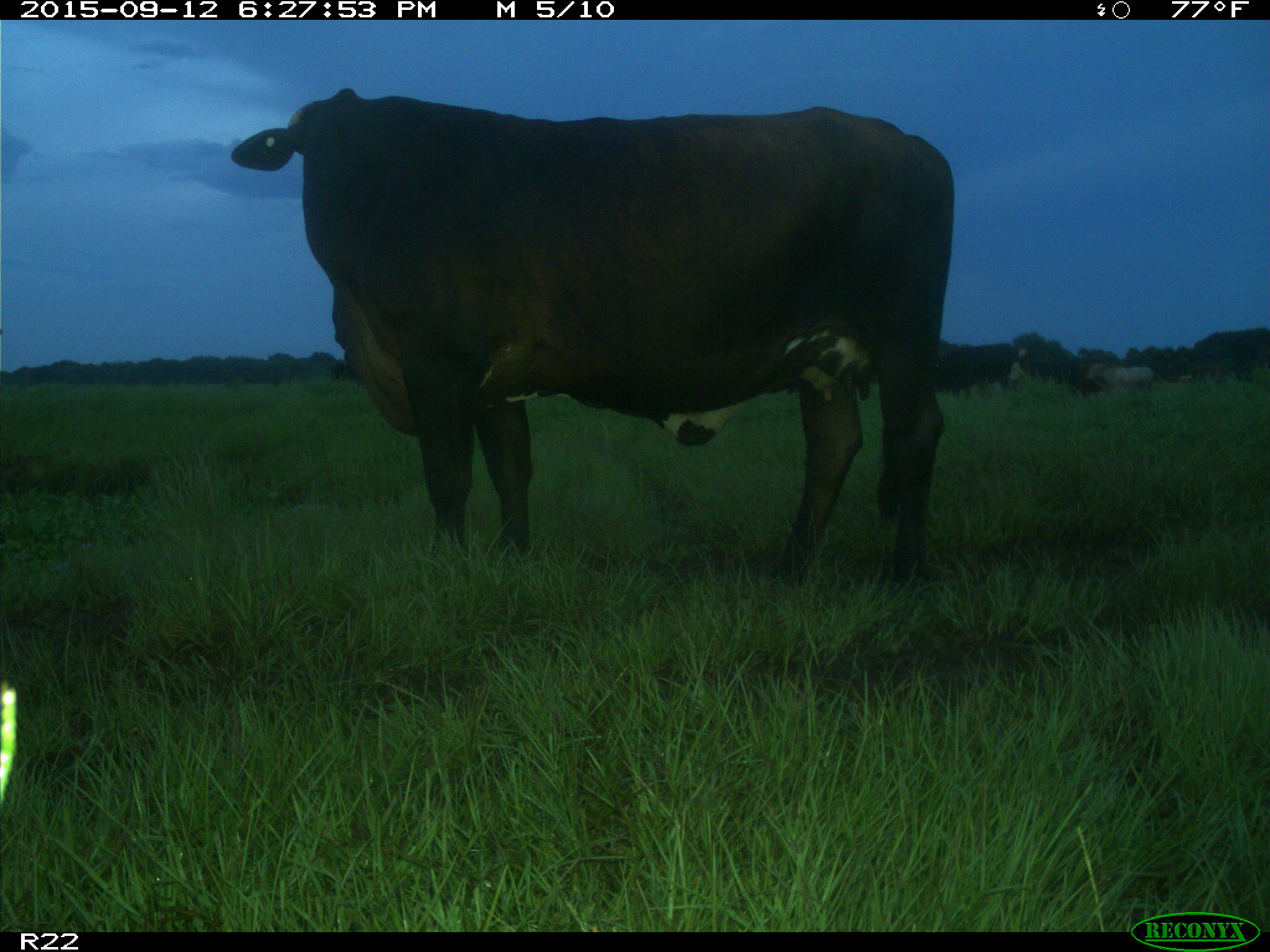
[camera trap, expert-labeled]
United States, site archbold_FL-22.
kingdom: Animalia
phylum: Chordata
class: Mammalia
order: Artiodactyla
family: Bovidae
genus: Bos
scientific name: Bos taurus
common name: domestic cow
Bos taurus (domestic cow).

========

- **PROBLEM STATEMENT**:
Nothing but the lines from the one holding "class: Mammalia" through the end of the listing above should appear, each exactly as given.

- **RESPONSE FOR THIS EXERCISE**:
class: Mammalia
order: Artiodactyla
family: Bovidae
genus: Bos
scientific name: Bos taurus
common name: domestic cow
Bos taurus (domestic cow).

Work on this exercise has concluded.